(Dedicata al ragazzo che ha subito una grave menomazione nello stabilimento Giovanni Rana di Moretta)
Non è ancora morto,
ma gli hanno tolto il gesto.
Tre dita, evaporate
nell’alveo di un ingranaggio sazio.
Il sangue non è scandalo,
è parte del processo.
Qui, dove l’acciaio ha memoria lunga
ma non riconosce i nomi.
Lui sta in piedi,
con una mano dimezzata
e l’altra che stringe
l’aria come un testamento.
Non è un errore
se il corpo cede,
è la natura del disegno
che chiamiamo impresa.
Il contratto gli abita la pelle,
grigio come polvere industriale.
Nessuno lo vede:
non ha cravatta, non ha quota,
non ha voce.
Una macchina ha fame —
e ogni turno è un’offerta.
Non c’è angelo che risponda
tra gli scaffali del profitto.
Cammina ancora,
con il vuoto che pulsa nella tasca.
Il gesto interrotto
non è silenzio ma frastuono.
C’è un sole che non lo scalda,
c’è un cielo che non lo guarda.
Ma lui è ancora qui,
superstite della carne a noleggio.
E nella mano che resta
cresce, feroce,
un seme senza padrone.
(nell’ombra di una fabbrica, tra i resti di una mano)

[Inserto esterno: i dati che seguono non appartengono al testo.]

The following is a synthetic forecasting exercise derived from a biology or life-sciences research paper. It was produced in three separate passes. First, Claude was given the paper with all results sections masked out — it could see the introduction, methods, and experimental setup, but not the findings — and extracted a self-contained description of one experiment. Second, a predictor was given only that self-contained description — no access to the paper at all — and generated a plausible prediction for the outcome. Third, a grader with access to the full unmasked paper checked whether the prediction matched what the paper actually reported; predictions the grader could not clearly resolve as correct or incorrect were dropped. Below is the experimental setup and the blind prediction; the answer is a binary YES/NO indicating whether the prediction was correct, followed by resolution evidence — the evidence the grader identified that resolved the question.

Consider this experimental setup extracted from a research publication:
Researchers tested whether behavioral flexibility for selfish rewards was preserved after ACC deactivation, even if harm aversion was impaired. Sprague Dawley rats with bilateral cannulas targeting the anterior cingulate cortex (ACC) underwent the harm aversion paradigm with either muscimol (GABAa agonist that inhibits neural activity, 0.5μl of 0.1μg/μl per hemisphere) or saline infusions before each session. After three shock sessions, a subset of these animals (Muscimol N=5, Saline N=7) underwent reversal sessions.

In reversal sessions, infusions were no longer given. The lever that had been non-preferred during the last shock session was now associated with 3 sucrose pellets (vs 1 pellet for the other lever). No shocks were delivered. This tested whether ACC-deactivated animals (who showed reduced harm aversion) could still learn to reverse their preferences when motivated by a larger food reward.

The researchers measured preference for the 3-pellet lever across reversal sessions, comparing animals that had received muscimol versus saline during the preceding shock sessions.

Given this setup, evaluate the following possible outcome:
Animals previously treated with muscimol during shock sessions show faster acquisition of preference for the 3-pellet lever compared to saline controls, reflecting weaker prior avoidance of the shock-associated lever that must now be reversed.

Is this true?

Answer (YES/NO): NO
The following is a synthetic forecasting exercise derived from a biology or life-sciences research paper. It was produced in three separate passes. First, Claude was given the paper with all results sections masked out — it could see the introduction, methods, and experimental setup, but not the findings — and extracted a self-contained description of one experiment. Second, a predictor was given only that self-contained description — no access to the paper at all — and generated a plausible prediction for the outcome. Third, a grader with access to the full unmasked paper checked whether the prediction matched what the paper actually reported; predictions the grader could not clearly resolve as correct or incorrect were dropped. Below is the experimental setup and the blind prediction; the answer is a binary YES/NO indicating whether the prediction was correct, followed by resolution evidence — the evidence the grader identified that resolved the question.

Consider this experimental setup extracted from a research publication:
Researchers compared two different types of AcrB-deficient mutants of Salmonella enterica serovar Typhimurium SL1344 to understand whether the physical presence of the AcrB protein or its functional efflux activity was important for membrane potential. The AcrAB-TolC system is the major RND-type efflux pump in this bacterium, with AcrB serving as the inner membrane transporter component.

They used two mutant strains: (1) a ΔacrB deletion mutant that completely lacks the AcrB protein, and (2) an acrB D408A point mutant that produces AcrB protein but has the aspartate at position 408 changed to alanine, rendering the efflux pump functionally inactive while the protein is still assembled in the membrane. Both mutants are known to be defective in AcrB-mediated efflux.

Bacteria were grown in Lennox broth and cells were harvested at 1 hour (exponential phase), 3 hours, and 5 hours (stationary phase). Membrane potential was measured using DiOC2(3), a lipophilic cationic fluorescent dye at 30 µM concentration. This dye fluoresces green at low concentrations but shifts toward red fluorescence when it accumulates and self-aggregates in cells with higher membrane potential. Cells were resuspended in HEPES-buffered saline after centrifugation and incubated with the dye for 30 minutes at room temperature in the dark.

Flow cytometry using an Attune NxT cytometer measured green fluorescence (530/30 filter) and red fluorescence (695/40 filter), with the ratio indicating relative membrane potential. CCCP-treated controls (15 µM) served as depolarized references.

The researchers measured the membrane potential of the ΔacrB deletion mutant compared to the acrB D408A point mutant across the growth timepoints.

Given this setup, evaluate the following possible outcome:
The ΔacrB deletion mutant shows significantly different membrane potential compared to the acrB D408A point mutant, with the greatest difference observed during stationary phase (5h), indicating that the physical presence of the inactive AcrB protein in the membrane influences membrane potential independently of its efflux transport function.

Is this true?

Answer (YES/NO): NO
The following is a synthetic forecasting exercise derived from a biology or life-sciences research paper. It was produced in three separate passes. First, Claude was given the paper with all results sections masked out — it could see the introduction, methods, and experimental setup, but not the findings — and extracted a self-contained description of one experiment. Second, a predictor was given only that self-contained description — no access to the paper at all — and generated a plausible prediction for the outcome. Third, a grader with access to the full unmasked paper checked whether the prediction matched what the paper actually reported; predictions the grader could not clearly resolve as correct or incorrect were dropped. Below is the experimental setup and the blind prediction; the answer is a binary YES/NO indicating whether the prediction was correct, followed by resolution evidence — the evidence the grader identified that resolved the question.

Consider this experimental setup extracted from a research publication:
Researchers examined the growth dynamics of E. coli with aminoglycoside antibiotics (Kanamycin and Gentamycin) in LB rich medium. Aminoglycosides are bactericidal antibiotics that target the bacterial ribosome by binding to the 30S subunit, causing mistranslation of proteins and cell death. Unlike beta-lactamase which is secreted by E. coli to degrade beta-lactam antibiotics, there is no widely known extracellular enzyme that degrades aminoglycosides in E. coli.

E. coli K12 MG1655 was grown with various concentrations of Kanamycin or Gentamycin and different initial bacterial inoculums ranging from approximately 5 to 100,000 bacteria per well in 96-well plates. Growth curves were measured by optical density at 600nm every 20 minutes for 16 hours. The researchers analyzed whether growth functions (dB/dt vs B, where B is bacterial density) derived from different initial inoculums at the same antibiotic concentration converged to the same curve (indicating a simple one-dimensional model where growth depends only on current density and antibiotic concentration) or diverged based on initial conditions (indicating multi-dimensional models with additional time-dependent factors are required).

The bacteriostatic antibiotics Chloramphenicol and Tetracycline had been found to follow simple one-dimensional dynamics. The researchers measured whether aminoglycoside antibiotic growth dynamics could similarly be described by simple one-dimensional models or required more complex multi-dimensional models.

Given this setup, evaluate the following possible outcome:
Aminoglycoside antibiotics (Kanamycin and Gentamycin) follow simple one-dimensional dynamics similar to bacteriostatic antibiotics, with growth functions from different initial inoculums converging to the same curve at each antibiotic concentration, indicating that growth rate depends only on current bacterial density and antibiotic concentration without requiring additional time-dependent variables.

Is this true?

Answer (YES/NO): NO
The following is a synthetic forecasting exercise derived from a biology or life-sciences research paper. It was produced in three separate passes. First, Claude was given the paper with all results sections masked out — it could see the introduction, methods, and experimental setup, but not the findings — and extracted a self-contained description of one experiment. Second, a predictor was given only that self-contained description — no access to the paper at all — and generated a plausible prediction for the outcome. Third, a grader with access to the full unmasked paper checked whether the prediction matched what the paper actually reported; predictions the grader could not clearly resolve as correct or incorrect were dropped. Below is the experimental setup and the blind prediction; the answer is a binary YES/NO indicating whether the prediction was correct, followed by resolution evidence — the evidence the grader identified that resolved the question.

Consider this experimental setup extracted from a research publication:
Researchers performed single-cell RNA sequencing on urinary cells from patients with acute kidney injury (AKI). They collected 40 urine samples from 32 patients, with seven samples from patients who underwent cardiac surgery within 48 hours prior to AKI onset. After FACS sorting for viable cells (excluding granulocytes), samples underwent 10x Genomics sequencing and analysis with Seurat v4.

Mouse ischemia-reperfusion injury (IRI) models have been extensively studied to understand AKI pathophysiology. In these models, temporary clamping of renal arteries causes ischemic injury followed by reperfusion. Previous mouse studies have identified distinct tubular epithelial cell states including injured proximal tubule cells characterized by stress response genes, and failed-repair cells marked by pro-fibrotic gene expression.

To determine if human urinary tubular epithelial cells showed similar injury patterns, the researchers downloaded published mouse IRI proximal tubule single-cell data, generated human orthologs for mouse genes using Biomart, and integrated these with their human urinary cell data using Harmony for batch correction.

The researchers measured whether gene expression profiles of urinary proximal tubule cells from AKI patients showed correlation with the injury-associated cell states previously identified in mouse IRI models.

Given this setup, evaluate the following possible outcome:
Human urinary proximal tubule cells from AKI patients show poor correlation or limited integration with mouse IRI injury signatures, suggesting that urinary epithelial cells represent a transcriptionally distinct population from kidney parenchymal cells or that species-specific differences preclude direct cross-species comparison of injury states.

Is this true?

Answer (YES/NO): NO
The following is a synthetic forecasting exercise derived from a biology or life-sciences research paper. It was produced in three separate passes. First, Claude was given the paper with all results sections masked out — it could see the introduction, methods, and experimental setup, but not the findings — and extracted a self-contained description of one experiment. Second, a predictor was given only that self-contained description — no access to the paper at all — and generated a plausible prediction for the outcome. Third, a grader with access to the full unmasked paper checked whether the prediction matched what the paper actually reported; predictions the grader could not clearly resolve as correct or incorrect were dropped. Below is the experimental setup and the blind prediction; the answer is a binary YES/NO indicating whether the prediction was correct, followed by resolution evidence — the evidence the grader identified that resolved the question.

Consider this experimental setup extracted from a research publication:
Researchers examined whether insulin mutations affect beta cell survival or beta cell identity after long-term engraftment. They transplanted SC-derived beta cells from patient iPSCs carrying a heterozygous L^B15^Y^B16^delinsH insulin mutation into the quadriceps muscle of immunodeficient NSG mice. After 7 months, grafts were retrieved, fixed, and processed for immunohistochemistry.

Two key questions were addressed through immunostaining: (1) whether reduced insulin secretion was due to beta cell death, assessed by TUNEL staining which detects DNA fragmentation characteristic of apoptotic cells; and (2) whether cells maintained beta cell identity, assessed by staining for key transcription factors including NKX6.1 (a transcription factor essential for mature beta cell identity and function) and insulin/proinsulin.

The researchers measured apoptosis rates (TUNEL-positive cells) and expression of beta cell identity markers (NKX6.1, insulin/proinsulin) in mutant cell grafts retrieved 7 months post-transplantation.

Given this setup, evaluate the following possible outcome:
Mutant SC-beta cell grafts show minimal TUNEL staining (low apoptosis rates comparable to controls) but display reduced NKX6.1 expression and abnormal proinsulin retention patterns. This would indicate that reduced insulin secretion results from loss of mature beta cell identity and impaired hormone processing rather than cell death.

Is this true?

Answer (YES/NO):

Ho scritto questa poesia con le mani tremanti e l’anima irrigidita, come se ogni verso fosse un pezzo di metallo, come se ogni parola dovesse ricompensare, almeno per un istante, ciò che è stato tolto: un gesto, una dignità, un corpo che ora deve reimparare a toccare il mondo. L’ho scritta perché non sopporto l’indifferenza di chi guarda altrove, mentre un ragazzo perde tre dita in una fabbrica che non si ferma. L’ho scritta perché non sembra una guerra, ma lo è. Una guerra silenziosa, quotidiana, con armi fatte di orari infiniti, stipendi fragili, macchinari voraci, e contratti che non hanno volto né voce. So bene cosa vuol dire il dolore del lavoro svenduto, la carne che viene prima del diritto, la fame che tace perché è abituata. E questo ragazzo, così giovane, così invisibile, è tutti noi; è il corpo offerto al Minotauro della produzione, è il sacrificio che nessuno vede perché succede ogni giorno. Scrivo con la rabbia e con l’amore: la rabbia per un sistema che consuma vite come se fossero materiali di scarto; l’amore per chi, anche spezzato, non si lascia spegnere. Questa poesia è per lui, ma anche per tutte le mani che non contano e che pure, ogni giorno, reggono il peso del mondo.